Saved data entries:
Start of Block

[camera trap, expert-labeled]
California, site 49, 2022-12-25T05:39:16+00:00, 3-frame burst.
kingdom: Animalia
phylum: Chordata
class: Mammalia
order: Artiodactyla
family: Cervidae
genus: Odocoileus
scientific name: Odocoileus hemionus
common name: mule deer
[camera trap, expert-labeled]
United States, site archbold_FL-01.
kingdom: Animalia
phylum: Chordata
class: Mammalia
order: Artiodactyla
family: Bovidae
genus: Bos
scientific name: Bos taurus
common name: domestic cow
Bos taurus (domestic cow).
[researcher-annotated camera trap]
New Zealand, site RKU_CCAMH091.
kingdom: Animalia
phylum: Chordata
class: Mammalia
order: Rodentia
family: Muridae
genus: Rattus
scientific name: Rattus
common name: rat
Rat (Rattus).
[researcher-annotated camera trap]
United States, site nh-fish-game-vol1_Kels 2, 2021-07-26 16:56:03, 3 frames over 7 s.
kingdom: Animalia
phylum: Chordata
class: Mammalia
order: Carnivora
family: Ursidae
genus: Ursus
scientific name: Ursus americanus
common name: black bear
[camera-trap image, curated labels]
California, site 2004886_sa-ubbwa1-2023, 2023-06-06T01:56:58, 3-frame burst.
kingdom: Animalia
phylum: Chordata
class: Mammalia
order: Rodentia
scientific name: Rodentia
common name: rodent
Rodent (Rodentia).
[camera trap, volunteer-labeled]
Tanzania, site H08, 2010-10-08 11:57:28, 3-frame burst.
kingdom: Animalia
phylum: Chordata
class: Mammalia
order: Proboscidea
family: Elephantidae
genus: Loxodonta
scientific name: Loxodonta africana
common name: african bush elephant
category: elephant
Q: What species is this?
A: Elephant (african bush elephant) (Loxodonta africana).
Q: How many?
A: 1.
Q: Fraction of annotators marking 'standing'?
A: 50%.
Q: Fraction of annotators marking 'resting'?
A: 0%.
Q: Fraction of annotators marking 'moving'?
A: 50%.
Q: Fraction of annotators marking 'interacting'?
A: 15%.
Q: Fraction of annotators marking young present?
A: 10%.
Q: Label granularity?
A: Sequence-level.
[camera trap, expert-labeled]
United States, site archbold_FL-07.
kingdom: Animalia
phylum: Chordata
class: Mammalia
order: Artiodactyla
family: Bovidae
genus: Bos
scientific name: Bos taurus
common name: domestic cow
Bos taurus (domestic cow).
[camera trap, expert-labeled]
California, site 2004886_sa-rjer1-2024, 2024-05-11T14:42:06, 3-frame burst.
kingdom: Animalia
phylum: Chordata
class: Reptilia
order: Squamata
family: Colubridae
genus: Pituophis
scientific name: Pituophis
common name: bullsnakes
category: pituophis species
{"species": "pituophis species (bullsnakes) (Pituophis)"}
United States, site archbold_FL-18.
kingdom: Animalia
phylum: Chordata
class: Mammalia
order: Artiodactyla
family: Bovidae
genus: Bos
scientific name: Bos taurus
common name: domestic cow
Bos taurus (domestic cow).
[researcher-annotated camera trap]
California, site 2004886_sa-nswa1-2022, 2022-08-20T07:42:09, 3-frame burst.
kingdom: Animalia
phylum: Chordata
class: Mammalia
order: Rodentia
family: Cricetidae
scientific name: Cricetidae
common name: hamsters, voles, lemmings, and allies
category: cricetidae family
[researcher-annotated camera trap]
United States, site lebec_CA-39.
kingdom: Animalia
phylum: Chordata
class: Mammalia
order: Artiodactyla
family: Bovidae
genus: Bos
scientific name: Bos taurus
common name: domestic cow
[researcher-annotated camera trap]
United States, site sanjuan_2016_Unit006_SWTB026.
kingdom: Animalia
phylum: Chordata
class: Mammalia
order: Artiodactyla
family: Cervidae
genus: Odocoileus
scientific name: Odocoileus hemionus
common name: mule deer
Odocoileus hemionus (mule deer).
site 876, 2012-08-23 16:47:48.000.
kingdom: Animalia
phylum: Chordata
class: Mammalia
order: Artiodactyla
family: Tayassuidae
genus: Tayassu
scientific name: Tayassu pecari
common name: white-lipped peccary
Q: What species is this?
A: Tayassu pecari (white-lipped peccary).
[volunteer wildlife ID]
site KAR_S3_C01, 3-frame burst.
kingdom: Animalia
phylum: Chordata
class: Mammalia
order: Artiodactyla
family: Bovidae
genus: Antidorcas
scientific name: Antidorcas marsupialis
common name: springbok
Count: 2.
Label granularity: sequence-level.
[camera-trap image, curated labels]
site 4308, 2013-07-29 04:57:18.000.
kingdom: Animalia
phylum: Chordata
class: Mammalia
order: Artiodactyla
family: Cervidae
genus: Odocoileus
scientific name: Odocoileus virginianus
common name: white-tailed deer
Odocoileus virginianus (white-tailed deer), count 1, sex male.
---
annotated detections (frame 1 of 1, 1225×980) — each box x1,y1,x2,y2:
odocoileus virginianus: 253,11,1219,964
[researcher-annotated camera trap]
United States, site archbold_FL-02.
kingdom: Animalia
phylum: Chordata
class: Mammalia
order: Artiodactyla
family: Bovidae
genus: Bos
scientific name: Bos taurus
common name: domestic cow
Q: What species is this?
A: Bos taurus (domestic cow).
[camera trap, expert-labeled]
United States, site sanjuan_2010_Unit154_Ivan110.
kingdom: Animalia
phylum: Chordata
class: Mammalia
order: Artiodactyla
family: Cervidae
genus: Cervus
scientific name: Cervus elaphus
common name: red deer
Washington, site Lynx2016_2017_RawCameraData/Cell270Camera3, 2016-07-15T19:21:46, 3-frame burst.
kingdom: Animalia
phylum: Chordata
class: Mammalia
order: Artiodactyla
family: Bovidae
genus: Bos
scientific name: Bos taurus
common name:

End of Block

What is expected –
What is needed is every line of the records that contains the word "level".

Exercise output –
A: Sequence-level.
Label granularity: sequence-level.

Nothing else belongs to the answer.